Olthof Sigrid B H, Tureen Tahmeed, Tran Lam, Brennan Benjamin, Winograd Blair, Zernicke Ronald F
School of Sport and Exercise Sciences, Liverpool John Moores University, Liverpool, United Kingdom.
Exercise and Sport Science Initiative, University of Michigan, Ann Arbor, MI, United States.
Front Sports Act Living. 2021 Dec 15;3:670018. doi: 10.3389/fspor.2021.670018. eCollection 2021.
Basketball games and training sessions are characterized by quick actions and many scoring attempts, which pose biomechanical loads on the bodies of the players. Inertial Measurement Units (IMUs) capture these biomechanical loads as PlayerLoad and Inertial Movement Analysis (IMA) and teams collect those data to monitor adaptations to training schedules. However, the association of biomechanical loads with game performance is a relatively unexplored area. The aims of the current study were to determine the statistical relations between biomechanical loads in games and training with game performance. Biomechanical training and game load measures and player-level and team-level game stats from one college basketball team of two seasons were included in the dataset. The training loads were obtained on the days before gameday. A three-step analysis pipeline modeled: (i) relations between team-level game stats and the win/loss probabilities of the team, (ii) associations between the player-level training and game loads and their game stats, and (iii) associations between player-level training loads and game loads. The results showed that offensive and defensive game stats increased the odds of winning, but several stats were subject to positional and individual performance variability. Further analyses, therefore, included total points [PTS], two-point field goals, and defensive rebounds (DEF REB) that were less subject to those influences. Increases in game loads were significantly associated with game stats. In addition, training loads significantly affected the game loads in the following game. In particular, increased loads 2 days before the game resulted in increased expected game loads. Those findings suggested that biomechanical loads were good predictors for game performance. Specifically, the game loads were good predictors for game stats, and training loads 2 days before gameday were good predictors for the expected game load. The current analyses accounted for the variation in loads of players and stats that enabled modeling the expected game performance for each individual. Coaches, trainers, and sports scientists can use these findings to further optimize training plans and possibly make in-game decisions for individual player performance.

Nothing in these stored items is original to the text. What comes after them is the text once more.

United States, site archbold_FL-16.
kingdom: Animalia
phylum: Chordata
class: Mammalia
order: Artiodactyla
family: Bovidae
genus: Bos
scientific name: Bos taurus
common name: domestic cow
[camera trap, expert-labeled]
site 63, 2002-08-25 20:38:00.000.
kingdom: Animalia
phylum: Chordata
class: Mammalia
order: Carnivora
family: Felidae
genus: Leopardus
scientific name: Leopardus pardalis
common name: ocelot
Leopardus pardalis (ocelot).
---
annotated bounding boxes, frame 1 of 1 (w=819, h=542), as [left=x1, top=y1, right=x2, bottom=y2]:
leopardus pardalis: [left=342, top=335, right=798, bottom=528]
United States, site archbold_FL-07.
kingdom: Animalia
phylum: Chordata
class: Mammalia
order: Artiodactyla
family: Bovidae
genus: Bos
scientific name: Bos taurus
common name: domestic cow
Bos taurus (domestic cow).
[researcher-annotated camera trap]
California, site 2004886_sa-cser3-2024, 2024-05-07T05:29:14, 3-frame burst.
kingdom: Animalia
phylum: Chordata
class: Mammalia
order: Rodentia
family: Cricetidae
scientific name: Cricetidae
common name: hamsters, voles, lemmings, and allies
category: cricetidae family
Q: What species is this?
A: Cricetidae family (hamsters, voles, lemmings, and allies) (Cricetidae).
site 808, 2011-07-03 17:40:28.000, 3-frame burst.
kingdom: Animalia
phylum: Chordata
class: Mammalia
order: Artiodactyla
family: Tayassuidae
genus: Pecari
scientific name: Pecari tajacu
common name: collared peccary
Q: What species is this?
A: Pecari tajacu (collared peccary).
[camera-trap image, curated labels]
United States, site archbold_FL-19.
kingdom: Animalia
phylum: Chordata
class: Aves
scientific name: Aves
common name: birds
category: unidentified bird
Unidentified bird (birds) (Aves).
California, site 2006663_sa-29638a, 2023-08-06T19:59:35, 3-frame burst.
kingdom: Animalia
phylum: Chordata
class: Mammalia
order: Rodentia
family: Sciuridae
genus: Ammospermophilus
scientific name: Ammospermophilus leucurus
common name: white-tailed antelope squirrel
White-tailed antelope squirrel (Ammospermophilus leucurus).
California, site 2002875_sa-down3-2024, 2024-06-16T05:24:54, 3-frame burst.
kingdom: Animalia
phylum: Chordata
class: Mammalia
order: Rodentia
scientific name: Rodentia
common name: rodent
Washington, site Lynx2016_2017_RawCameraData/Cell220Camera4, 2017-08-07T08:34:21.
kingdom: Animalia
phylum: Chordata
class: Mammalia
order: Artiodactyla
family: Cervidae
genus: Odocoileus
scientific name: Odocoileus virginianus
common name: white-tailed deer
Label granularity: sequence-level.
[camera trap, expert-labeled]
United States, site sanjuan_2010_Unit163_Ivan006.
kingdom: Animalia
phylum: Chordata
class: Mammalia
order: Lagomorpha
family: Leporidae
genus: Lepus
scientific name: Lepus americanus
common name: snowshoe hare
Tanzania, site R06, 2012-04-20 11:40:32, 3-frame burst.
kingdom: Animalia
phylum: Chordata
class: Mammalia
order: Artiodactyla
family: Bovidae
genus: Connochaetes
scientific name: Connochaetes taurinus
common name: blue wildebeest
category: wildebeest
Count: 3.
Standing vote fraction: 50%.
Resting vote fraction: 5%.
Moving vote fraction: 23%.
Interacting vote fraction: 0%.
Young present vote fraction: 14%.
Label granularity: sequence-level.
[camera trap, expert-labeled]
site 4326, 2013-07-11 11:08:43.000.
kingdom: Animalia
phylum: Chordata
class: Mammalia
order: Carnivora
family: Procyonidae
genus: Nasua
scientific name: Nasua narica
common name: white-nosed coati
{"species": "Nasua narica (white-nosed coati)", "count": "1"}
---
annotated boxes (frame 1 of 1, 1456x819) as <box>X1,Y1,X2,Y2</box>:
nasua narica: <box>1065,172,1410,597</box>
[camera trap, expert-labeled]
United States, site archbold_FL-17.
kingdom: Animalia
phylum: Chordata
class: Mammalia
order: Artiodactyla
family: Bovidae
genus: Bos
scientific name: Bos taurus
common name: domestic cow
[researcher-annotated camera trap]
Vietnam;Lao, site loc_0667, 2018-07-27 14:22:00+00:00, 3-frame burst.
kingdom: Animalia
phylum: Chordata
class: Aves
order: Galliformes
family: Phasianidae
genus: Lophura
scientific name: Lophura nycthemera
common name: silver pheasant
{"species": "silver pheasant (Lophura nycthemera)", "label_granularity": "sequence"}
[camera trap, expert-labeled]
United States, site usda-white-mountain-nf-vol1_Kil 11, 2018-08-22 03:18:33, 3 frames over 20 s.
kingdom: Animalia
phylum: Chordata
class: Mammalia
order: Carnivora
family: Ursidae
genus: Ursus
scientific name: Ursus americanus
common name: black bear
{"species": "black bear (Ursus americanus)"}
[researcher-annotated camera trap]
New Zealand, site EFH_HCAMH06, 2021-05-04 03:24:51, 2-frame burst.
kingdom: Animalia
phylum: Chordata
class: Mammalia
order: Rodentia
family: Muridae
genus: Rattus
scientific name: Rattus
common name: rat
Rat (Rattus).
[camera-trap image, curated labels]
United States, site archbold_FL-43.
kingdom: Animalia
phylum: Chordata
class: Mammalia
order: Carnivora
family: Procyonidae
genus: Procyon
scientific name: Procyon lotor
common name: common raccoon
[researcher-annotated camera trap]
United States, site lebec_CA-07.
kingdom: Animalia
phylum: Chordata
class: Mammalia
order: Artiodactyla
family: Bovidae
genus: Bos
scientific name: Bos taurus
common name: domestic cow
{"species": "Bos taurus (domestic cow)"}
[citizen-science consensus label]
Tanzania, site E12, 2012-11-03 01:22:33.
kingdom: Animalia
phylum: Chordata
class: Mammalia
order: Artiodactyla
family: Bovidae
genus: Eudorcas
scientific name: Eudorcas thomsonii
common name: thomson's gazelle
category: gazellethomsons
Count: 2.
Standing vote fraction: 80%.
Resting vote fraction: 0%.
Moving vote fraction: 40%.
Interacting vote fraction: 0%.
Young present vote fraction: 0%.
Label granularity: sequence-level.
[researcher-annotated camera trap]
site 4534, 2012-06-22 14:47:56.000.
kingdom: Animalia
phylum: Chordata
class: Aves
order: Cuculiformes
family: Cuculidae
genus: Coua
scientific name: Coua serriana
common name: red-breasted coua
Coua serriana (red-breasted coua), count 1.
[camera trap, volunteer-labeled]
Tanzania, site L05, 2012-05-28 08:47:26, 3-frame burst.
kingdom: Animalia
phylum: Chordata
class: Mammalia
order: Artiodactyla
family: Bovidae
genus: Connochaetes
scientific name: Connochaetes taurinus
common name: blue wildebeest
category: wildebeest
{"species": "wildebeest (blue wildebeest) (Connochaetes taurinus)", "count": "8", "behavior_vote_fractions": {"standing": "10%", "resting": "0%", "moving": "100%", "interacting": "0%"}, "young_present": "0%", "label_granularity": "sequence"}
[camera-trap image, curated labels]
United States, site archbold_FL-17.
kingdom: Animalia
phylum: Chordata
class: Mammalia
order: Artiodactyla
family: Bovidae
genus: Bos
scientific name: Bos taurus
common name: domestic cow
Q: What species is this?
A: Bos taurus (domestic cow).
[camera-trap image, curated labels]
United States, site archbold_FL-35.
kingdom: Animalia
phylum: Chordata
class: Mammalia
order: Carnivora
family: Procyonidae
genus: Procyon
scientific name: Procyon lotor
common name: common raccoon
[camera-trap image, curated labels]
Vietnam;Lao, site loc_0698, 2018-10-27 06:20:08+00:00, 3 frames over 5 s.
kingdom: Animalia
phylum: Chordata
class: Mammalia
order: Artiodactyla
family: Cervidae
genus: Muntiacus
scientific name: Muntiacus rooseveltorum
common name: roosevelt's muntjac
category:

篮球比赛和训练的特点是动作迅速且有许多得分尝试,这会给球员身体带来生物力学负荷。惯性测量单元(IMU)将这些生物力学负荷作为球员负荷和惯性运动分析(IMA)进行捕捉,各球队收集这些数据以监测对训练计划的适应性。然而,生物力学负荷与比赛表现之间的关联是一个相对未被探索的领域。本研究的目的是确定比赛和训练中的生物力学负荷与比赛表现之间的统计关系。数据集中包括了一支大学篮球队两个赛季的生物力学训练和比赛负荷测量数据,以及球员层面和球队层面的比赛数据统计。训练负荷是在比赛日前一天获取的。采用了一个三步分析流程进行建模:(i)球队层面比赛数据统计与球队胜负概率之间的关系;(ii)球员层面训练和比赛负荷与其比赛数据统计之间的关联;(iii)球员层面训练负荷与比赛负荷之间的关联。结果表明,进攻和防守比赛数据统计增加了获胜的几率,但有几项数据统计受位置和个人表现差异的影响。因此,进一步的分析纳入了总得分[PTS]、两分球投篮命中数和防守篮板(DEF REB),这些数据受上述影响较小。比赛负荷的增加与比赛数据统计显著相关。此外,训练负荷对接下来比赛中的比赛负荷有显著影响。特别是,比赛前两天负荷的增加导致预期比赛负荷增加。这些发现表明,生物力学负荷是比赛表现的良好预测指标。具体而言,比赛负荷是比赛数据统计的良好预测指标,比赛日前两天的训练负荷是预期比赛负荷的良好预测指标。当前的分析考虑了球员负荷和数据统计的变化,从而能够为每个个体建模预期比赛表现。教练、训练师和体育科学家可以利用这些发现进一步优化训练计划,并可能针对球员的个人表现做出赛中决策。